» Document section
|---|
2008-07-17 22:24:04

by Leisner, Martin

[permalink] [raw]
Subject: showmount issues

I have a system (which is using the legacy SUN derived rpcbind).

For some reason, showmount wasn't "always" working. It reported
nothing when running from the command line, but worked under strace
(ugh!)

I was running fedora8 (showmount 1.1.0).
I built nfs-utils 1.1.2 -- same problems.

(I just tried a 1.0.6 on a RedHat Enterprise Linux 3 -- it worked fine)

Running the code under gdb, I found some "interesting" problems...

I changed:
bash2 :2 mleisner@mleisner-linux 05:59:55; rcsdiff -u showmount.c
===================================================================
RCS file: showmount.c,v
retrieving revision 1.1
diff -u -r1.1 showmount.c
--- showmount.c 2008/07/17 21:28:59 1.1
+++ showmount.c 2008/07/17 21:45:45
@@ -82,6 +82,8 @@
*
* tout contains the timeout. It will be modified to contain the time
* remaining (i.e. time provided - time elasped).
+ *
+ * Returns 0 if it works
*/
static int connect_nb(int fd, struct sockaddr_in *addr, struct timeval
*tout)
{
@@ -177,7 +179,7 @@
tout.tv_sec = TIMEOUT_TCP;

ret = connect_nb(sock, &saddr, &tout);
- if (ret == -1) {
+ if (ret < 0) {
close(sock);
rpc_createerr.cf_stat = RPC_SYSTEMERROR;
rpc_createerr.cf_error.re_errno = errno;
@@ -350,7 +352,7 @@
MOUNTPROG, MOUNTVERS,
IPPROTO_TCP);
if (server_addr.sin_port) {
ret = connect_nb(msock, &server_addr, 0);
- if (ret != -1)
+ if (ret == 0)
mclient = clnttcp_create(&server_addr,
MOUNTPROG, MOUNTVERS,
&msock,
0, 0);


and now it works....

marty


2008-07-21 20:10:35

by Chuck Lever III

[permalink] [raw]
Subject: Re: showmount issues

Hi Martin-

On Jul 17, 2008, at 6:01 PM, Leisner, Martin wrote:
> I have a system (which is using the legacy SUN derived rpcbind).
>
> For some reason, showmount wasn't "always" working. It reported
> nothing when running from the command line, but worked under strace
> (ugh!)
>
> I was running fedora8 (showmount 1.1.0).
> I built nfs-utils 1.1.2 -- same problems.
>
> (I just tried a 1.0.6 on a RedHat Enterprise Linux 3 -- it worked
> fine)
>
> Running the code under gdb, I found some "interesting" problems...
>
> I changed:
> bash2 :2 mleisner@mleisner-linux 05:59:55; rcsdiff -u showmount.c
> ===================================================================
> RCS file: showmount.c,v
> retrieving revision 1.1
> diff -u -r1.1 showmount.c
> --- showmount.c 2008/07/17 21:28:59 1.1
> +++ showmount.c 2008/07/17 21:45:45
> @@ -82,6 +82,8 @@
> *
> * tout contains the timeout. It will be modified to contain the
> time
> * remaining (i.e. time provided - time elasped).
> + *
> + * Returns 0 if it works
> */
> static int connect_nb(int fd, struct sockaddr_in *addr, struct timeval
> *tout)
|---|
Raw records
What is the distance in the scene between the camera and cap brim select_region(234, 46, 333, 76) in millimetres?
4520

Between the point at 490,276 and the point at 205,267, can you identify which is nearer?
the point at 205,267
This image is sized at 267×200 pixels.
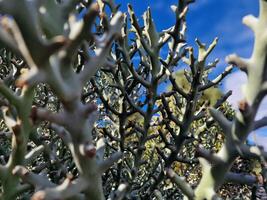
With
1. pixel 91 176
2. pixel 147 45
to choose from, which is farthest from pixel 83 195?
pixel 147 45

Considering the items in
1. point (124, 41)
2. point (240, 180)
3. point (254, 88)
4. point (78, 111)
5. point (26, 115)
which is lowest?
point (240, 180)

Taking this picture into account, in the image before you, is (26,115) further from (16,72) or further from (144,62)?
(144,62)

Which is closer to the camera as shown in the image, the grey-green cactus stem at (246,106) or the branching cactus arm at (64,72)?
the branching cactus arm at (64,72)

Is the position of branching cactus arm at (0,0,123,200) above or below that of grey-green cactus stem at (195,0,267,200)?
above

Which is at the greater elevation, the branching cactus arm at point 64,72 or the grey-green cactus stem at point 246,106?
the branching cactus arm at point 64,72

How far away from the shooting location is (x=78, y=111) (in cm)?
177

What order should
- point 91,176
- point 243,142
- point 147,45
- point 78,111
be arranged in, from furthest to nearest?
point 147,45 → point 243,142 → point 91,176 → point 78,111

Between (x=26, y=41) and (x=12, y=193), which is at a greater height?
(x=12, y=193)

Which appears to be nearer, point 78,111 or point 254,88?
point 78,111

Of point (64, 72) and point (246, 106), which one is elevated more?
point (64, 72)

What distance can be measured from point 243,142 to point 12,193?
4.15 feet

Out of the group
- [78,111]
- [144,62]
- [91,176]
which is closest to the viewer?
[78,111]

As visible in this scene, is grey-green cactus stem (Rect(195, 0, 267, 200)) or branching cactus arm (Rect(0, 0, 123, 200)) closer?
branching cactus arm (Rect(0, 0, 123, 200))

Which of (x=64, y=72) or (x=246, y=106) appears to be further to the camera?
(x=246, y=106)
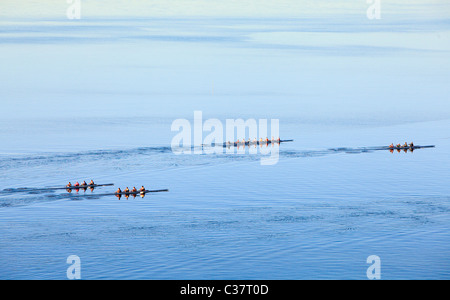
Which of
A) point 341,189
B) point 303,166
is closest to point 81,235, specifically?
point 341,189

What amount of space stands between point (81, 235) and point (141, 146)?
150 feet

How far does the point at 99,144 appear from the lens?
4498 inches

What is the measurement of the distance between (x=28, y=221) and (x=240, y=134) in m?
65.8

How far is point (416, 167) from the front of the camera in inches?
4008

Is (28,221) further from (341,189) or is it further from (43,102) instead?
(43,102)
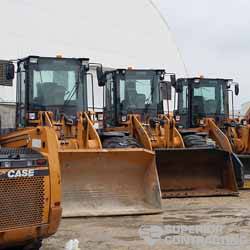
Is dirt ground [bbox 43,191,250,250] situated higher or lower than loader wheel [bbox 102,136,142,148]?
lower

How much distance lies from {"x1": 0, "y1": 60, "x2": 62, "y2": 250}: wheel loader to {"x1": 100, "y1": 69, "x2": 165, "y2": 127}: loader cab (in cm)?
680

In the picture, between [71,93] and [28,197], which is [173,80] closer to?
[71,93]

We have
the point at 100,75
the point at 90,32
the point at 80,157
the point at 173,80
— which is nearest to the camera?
|---|
Quote the showmount thread word for word, starting with "ret = connect_nb(sock, &saddr, &tout);" and going on through "if (ret == 0)".

» Solution
ret = connect_nb(sock, &saddr, &tout);
- if (ret == -1) {
+ if (ret < 0) {
close(sock);
rpc_createerr.cf_stat = RPC_SYSTEMERROR;
rpc_createerr.cf_error.re_errno = errno;
@@ -350,7 +352,7 @@
MOUNTPROG, MOUNTVERS,
IPPROTO_TCP);
if (server_addr.sin_port) {
ret = connect_nb(msock, &server_addr, 0);
- if (ret != -1)
+ if (ret == 0)